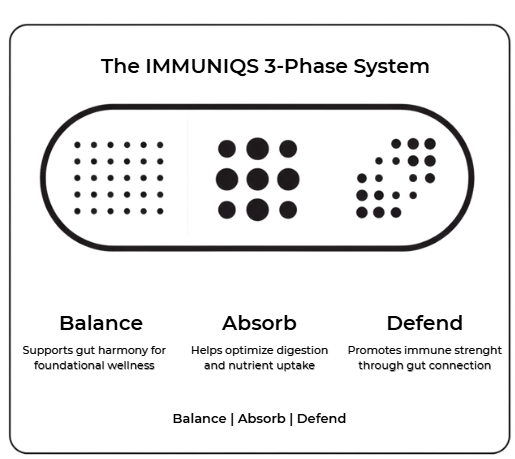 The IMMUNIQS 3-Phase System

Balance
Supports gut harmony for foundational wellness

Absorb
Helps optimize digestion and nutrient uptake

Defend
Promotes immune strenght through gut connection

Balance | Absorb | Defend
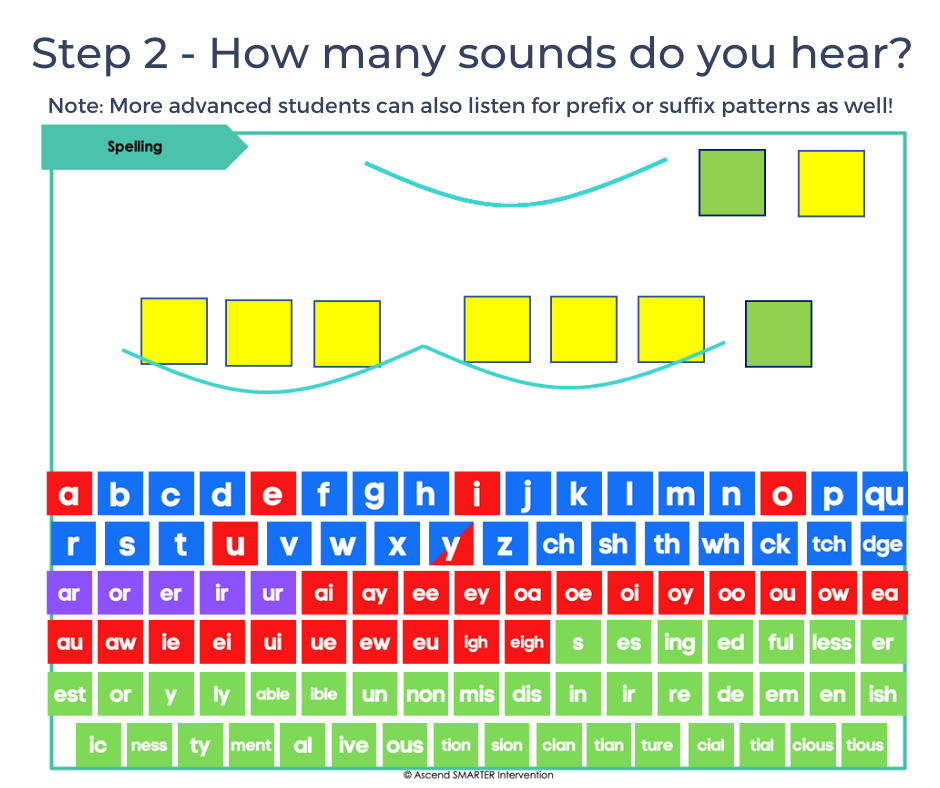 Step 2 - How many sounds do you hear?

Note: More advanced students can also listen for prefix or suffix patterns as well!

Spelling

a b c d e f g h i j k l m n o p qu
r s t u v w x y z ch sh th wh ck tch dge
ar or er ir ur ai ay ee ey oa oe oi oy oo ou ow ea
au aw ie ei ui ue ew eu igh eigh s es ing ed ful less er
est or y ly able ible un non mis dis in ir re de em en ish
ic ness ty ment al ive ous tion sion cian tian ture cial tial cious tious

© Ascend SMARTER Intervention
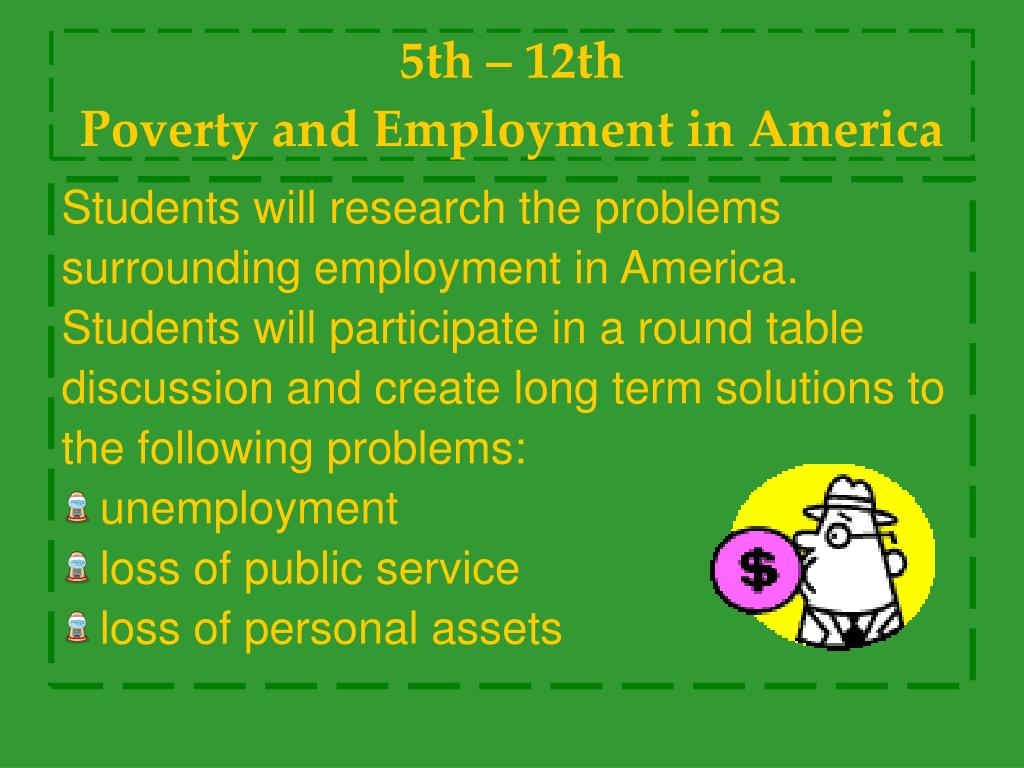 5th – 12th
Poverty and Employment in America

Students will research the problems surrounding employment in America. Students will participate in a round table discussion and create long term solutions to the following problems:
unemployment
loss of public service
loss of personal assets

$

--------------------

PROBLEM REQUIREMENTS
Search the data above for the word "America", then gather each line in which it appears.

TASK ANSWER
Poverty and Employment in America
Students will research the problems surrounding employment in America. Students will participate in a round table discussion and create long term solutions to the following problems:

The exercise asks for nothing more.